## Start EXCERPT TO READ

[HN Gopher] Finally Understanding PNG (2017)
___________________________________________________________________
Finally Understanding PNG (2017)
Author : Asdrubalini
Score : 117 points
Date : 2021-05-26 08:42 UTC (14 hours ago)
(HTM) web link (compress-or-die.com)
(TXT) w3m dump (compress-or-die.com)
| nayuki wrote:
| This article talks about understanding the PNG pixel data and
| compression, which is wonderful. Recently I made a tool to
| understand another aspect of the PNG file format, which is the
| full list of chunks, metadata chunks, and chunk fields.
| https://www.nayuki.io/page/png-file-chunk-inspector
| acqq wrote:
| I'm old enough to find that it must be noted: "HDD" was _never_
| used for diskettes, even the "high density" ones.
|
| HDD:
|
| https://en.wikipedia.org/wiki/Hard_disk_drive
|
| Diskettes:
|
| https://en.wikipedia.org/wiki/Floppy_disk#3+1%E2%81%842-inch...

## End EXCERPT TO READ
## Start RAW DATA

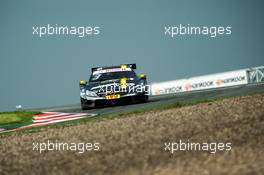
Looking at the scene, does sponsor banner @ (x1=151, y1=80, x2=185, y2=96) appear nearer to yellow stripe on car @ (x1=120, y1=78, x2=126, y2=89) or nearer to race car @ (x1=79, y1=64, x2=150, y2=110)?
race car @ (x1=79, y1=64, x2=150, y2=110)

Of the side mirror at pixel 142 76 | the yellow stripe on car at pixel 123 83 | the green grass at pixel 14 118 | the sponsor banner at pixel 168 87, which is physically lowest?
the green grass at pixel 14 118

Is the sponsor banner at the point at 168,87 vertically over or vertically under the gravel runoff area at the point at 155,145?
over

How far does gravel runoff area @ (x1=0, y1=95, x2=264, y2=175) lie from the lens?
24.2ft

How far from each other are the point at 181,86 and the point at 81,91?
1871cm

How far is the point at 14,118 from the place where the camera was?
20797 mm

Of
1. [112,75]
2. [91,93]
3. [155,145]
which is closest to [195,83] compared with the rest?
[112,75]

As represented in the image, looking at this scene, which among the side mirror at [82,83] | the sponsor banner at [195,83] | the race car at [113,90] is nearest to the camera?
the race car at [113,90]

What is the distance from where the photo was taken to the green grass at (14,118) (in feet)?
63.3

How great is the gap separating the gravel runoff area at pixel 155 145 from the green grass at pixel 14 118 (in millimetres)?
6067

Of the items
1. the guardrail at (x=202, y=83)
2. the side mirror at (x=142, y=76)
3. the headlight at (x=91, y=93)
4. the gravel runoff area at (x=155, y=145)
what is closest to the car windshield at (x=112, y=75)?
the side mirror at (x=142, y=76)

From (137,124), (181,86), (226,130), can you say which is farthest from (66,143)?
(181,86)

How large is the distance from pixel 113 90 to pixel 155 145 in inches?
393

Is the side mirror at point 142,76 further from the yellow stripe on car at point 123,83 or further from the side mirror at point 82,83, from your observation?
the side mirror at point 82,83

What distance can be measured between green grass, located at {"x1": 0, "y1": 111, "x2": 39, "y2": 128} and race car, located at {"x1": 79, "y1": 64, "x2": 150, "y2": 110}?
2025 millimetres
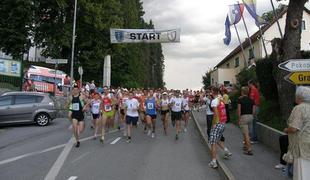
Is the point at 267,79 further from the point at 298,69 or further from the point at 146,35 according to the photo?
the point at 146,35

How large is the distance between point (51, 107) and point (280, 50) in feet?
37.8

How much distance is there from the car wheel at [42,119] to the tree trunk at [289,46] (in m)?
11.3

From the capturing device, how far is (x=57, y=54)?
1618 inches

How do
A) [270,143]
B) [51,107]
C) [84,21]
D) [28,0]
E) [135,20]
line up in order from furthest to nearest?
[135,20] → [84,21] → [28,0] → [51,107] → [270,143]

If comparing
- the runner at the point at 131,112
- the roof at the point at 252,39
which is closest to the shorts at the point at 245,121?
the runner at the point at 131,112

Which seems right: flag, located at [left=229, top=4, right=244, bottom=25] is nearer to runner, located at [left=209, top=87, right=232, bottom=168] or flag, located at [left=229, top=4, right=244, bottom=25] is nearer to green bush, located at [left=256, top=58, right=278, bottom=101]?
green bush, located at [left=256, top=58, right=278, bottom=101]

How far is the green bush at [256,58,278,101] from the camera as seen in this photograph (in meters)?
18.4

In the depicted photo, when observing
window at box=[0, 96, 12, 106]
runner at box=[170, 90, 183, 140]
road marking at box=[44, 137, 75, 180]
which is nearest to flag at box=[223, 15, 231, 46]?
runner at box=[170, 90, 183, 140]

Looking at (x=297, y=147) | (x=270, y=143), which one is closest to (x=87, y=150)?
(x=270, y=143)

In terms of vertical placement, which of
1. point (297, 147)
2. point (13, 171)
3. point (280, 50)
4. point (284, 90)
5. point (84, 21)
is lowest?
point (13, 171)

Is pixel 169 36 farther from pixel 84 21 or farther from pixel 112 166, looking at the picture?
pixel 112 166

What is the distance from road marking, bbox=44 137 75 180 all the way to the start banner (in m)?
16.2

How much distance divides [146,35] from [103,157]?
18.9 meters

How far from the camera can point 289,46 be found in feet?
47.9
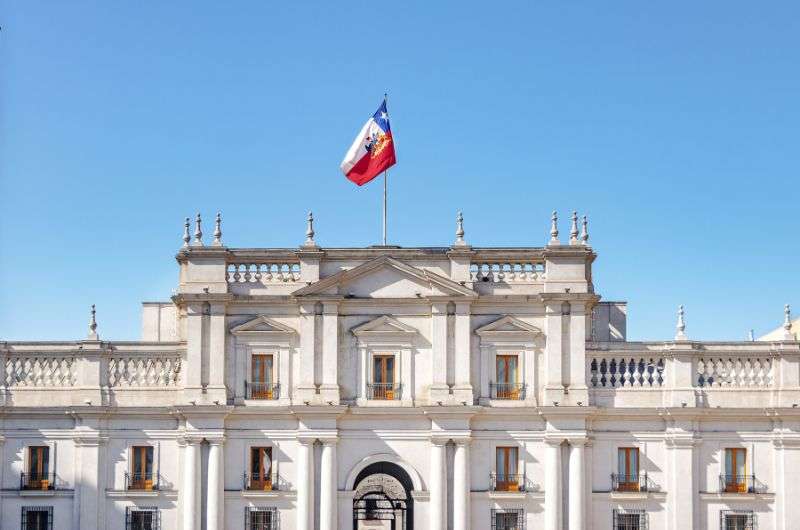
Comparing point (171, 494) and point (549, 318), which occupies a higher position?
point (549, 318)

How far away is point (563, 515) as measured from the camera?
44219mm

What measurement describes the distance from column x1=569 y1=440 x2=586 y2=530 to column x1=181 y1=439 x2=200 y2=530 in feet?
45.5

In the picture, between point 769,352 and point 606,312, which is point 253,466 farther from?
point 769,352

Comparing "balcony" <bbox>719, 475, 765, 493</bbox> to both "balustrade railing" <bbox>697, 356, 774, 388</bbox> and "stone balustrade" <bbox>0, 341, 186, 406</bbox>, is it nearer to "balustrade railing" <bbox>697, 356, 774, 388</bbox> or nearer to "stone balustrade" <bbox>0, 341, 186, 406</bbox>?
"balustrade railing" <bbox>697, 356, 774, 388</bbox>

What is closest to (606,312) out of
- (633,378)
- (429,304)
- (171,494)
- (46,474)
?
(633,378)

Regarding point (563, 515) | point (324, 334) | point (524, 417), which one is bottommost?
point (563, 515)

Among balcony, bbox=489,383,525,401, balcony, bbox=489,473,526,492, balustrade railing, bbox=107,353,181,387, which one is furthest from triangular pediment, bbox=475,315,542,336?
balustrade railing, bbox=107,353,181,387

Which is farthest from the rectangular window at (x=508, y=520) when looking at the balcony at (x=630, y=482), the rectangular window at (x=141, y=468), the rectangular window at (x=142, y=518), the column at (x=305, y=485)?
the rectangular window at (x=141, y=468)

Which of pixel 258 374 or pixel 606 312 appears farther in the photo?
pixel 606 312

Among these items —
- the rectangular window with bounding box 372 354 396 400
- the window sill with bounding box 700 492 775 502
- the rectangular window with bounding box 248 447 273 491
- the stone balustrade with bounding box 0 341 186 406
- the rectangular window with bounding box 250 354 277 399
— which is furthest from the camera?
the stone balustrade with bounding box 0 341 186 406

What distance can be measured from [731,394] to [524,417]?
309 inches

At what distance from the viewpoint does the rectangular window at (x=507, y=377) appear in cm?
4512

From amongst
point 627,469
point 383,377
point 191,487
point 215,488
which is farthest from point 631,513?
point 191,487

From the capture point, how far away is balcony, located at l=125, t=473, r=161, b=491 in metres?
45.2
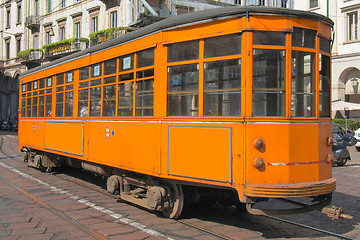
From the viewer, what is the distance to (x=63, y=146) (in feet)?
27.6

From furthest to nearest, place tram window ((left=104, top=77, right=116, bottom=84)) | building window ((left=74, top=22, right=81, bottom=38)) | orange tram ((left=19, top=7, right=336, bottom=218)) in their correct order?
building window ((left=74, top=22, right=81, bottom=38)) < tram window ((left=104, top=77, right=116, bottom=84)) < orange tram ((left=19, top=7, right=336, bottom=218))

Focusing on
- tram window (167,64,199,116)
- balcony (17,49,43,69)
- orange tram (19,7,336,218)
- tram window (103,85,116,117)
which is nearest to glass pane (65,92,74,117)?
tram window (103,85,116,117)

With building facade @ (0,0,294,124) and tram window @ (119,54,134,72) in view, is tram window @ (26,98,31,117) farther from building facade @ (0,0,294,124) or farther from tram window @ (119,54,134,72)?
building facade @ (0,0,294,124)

## End RAW DATA

TASK DESCRIPTION:
In the PNG thread, rewrite the text between "[HN Gopher] Finally" and "w3m dump (compress-or-die.com)", inclusive, replacing each "PNG" with "JPEG".

EXPECTED ANSWER:
[HN Gopher] Finally Understanding JPEG (2017)
___________________________________________________________________
Finally Understanding JPEG (2017)
Author : Asdrubalini
Score : 117 points
Date : 2021-05-26 08:42 UTC (14 hours ago)
(HTM) web link (compress-or-die.com)
(TXT) w3m dump (compress-or-die.com)